Making Sandstone

    Kids, how would you like to make your own rock?  There are three major types of rock: sedimentary, metamorphic and igneous.  This particular activity concerns sandstone, which is a type of sedimentary rock.  You will need ½ cup (118 ml) of water, 2 paper cups, 2-1/2 tablespoons of Epsom salts (hydrated magnesium sulfate, MgSO4 which can be found at drugstores), and ½ cup (100 gm) of dry sand.  Armed with these items you can perform your own geochemistry experiment!

    Please note:  All chemicals and experiments can entail an element of risk, and no experiments should be performed without proper adult supervision.

    Put 1-1/2 inches (4 cm) of water in one of the paper cups.  Dissolve the Epsom salts in this water.  Stir with a spoon until almost all the salt has dissolved.  These salts will act to cement the particles of sand together, just like certain minerals cement sand grains together in real sandstone.  Now put 1-1/2 inches (4 cm) of sand in the bottom of the other paper cup.  Pour the salt mixture into the sand and stir until the sand is completely wet.  Let this slurry sit undisturbed for an hour.  Then carefully pour off any clear water that has risen to the top.  Repeat this several times throughout the day as needed until no clear water is left.  Now set the cup aside, uncovered, and let it sit undisturbed for at least one week.

    When your sandstone has dried completely, you will be able to tear the paper cup away from it.  If anything is still damp when you try this, let the sandstone dry for a few more days and then try again.  This might seem like a long time to wait, but it is eons shorter than the time it takes for real sandstone to form!

    In nature, all kinds of sediment – pebbles, sand, clay, tiny dead animals, shells, plants – can be turned into rock.  Most sedimentary rocks form under water.  The process may take millions of years as sediment is slowly buried by more piling on top.

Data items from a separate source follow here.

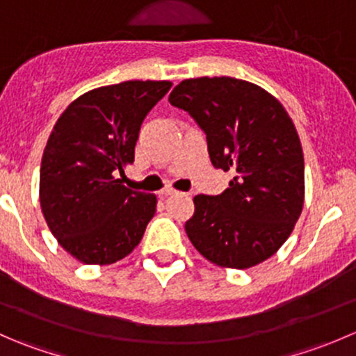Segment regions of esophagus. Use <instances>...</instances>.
Masks as SVG:
<instances>
[{
  "instance_id": "esophagus-1",
  "label": "esophagus",
  "mask_w": 356,
  "mask_h": 356,
  "mask_svg": "<svg viewBox=\"0 0 356 356\" xmlns=\"http://www.w3.org/2000/svg\"><path fill=\"white\" fill-rule=\"evenodd\" d=\"M158 195L161 196V198H163V196H170V195H175V191L172 188H165V189H161L160 193H158Z\"/></svg>"
}]
</instances>
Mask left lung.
Here are the masks:
<instances>
[{
  "label": "left lung",
  "instance_id": "8db88e82",
  "mask_svg": "<svg viewBox=\"0 0 356 356\" xmlns=\"http://www.w3.org/2000/svg\"><path fill=\"white\" fill-rule=\"evenodd\" d=\"M168 102L203 129L213 167L234 172L222 195L195 196L188 238L218 267L261 264L303 210V149L288 111L260 86L234 77L186 79Z\"/></svg>",
  "mask_w": 356,
  "mask_h": 356
}]
</instances>
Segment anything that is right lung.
<instances>
[{"label": "right lung", "mask_w": 356, "mask_h": 356, "mask_svg": "<svg viewBox=\"0 0 356 356\" xmlns=\"http://www.w3.org/2000/svg\"><path fill=\"white\" fill-rule=\"evenodd\" d=\"M168 81H125L79 96L46 143L39 200L60 246L88 265H110L141 241L156 196L132 191L117 174L134 161L139 129Z\"/></svg>", "instance_id": "add662e5"}]
</instances>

As the pile gets heavier, particles on the bottom are squeezed and warmed by the heat of the earth. In addition to that, water that has minerals dissolved in it seeps in between the pieces and then evaporates.  The minerals that are left behind cement the particles together into a larger rock.

    A geochemist can see the results of these processes using a microscope.  Sedimentary rock grains are smoothed by their journeys through water and are surrounded by the mineral cements.  Using a magnifying glass, see if you can make out any of these features.  Igneous rocks, on the other hand, are jagged and interlocked without any cement. 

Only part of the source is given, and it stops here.